§ **What you will do**: Find "Allergy Friendly, Single-Source" and "Made in the" in the records below. Copy the lines holding them and every line between, exactly, and no others.

§ **Supplied data**:
- - - - -

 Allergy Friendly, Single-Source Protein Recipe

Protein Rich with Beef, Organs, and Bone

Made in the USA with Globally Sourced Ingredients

- - - - -

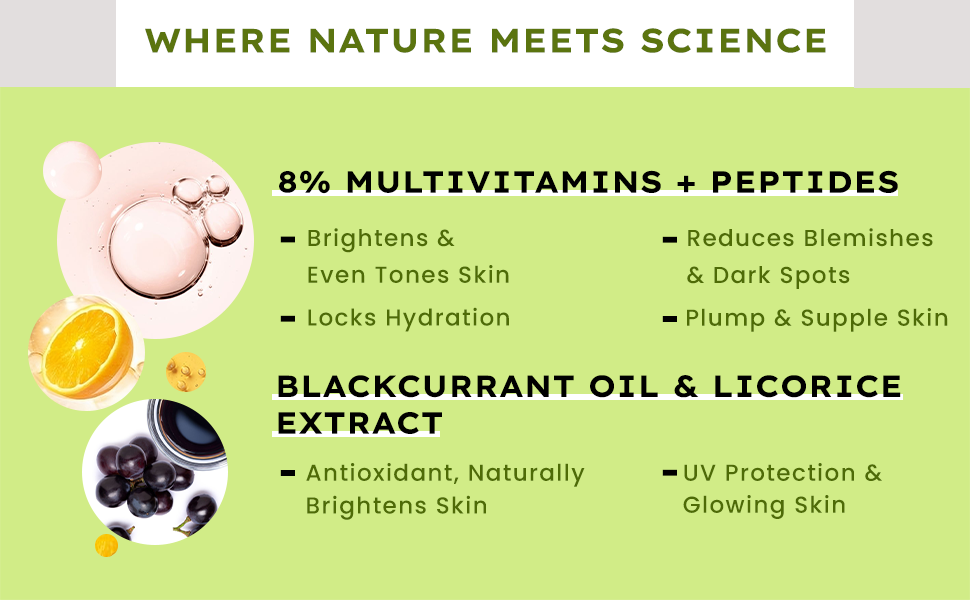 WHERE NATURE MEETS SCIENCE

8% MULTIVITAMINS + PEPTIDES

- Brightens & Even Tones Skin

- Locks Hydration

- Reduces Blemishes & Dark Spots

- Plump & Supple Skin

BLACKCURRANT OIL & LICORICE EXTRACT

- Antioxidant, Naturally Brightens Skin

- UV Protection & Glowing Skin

- - - - -

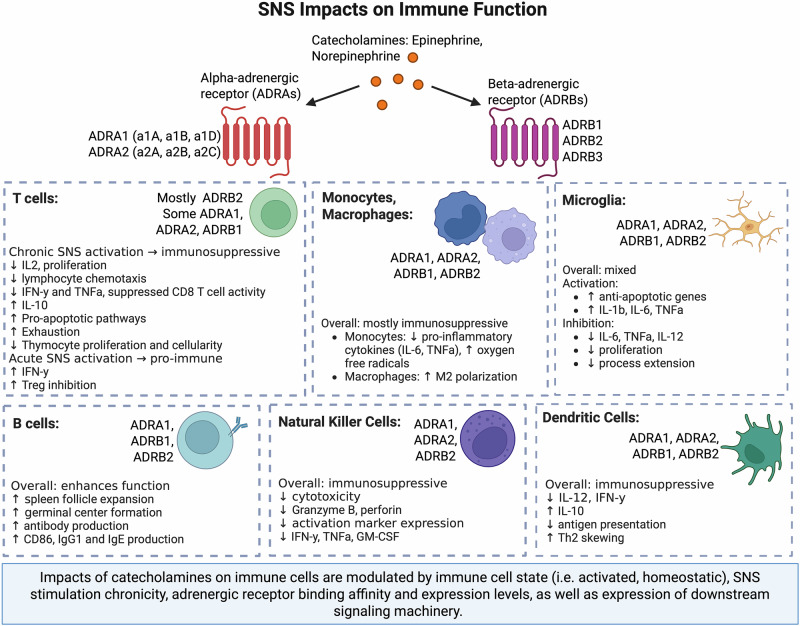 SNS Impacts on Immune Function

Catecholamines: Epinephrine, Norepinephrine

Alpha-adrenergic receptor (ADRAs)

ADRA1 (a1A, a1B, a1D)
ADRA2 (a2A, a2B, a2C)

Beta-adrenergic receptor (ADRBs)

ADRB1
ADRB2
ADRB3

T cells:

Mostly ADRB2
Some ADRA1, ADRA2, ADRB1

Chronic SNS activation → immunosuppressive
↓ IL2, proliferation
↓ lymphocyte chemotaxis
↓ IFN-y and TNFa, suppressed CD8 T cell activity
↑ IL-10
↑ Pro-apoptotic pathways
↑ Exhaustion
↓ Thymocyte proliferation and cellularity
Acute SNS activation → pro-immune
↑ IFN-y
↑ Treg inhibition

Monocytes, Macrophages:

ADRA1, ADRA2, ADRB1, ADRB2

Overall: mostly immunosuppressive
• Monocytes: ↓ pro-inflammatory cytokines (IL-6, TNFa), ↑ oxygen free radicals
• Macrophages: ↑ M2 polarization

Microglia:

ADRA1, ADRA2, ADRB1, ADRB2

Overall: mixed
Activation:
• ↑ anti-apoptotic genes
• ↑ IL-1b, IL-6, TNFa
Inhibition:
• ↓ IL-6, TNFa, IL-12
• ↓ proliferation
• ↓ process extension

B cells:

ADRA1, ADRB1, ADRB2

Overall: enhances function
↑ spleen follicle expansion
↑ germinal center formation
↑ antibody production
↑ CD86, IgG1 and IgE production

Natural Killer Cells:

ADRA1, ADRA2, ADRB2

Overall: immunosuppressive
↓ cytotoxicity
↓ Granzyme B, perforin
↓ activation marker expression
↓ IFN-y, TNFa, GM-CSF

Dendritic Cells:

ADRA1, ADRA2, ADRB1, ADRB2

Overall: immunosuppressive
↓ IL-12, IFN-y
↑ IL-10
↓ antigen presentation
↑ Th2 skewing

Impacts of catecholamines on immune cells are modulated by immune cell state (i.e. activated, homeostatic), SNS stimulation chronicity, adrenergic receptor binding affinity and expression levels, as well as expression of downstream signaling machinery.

- - - - -

§ **Answer to this problem**:
 Allergy Friendly, Single-Source Protein Recipe

Protein Rich with Beef, Organs, and Bone

Made in the USA with Globally Sourced Ingredients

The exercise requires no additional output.